--- begin Input ---
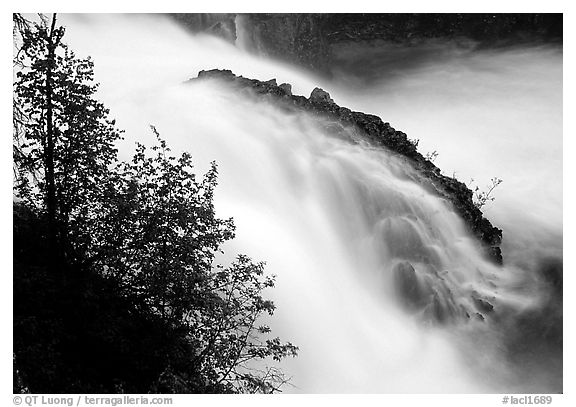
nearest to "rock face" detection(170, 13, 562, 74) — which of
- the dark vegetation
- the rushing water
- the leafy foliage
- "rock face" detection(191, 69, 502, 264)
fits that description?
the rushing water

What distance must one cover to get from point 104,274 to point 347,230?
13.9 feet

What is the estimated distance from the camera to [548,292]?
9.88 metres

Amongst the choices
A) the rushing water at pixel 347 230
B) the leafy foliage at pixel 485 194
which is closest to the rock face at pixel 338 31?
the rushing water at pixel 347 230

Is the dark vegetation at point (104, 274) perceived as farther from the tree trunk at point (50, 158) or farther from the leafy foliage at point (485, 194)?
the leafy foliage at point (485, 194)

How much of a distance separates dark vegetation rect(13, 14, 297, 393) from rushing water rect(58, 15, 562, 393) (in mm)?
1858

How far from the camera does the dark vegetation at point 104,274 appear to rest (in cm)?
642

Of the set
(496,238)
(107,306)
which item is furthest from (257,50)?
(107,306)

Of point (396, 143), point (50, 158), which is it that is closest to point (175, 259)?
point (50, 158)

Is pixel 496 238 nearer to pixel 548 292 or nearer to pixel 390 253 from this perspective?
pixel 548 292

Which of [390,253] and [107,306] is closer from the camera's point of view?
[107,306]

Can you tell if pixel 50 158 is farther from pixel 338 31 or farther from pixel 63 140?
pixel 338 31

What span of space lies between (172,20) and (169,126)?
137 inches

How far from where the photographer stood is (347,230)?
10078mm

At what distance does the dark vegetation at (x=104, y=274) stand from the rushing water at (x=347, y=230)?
--- end Input ---
*Problem:* Echo back, word for word, the lines of the items from the one that contains "How much of" through the final line of the items, both of those lines included.

*Solution to this problem:*
How much of a distance separates dark vegetation rect(13, 14, 297, 393) from rushing water rect(58, 15, 562, 393) (in mm)?
1858

How far from the camera does the dark vegetation at point 104,274 appear to rest (in cm)?
642

Of the set
(496,238)
(107,306)
which item is furthest from (257,50)?
(107,306)

Of point (396, 143), point (50, 158), which is it that is closest to point (175, 259)?
point (50, 158)

Is pixel 496 238 nearer to pixel 548 292 or nearer to pixel 390 253 from this perspective?
pixel 548 292

Which of [390,253] and [107,306] is closer from the camera's point of view?
[107,306]

Can you tell if pixel 50 158 is farther from pixel 338 31 or farther from pixel 63 140?
pixel 338 31

What span of space lies between (172,20) and (169,126)?
137 inches

How far from where the photographer stood is (347,230)?
10078mm

At what distance does the dark vegetation at (x=104, y=274) stand from the rushing water at (x=347, y=230)?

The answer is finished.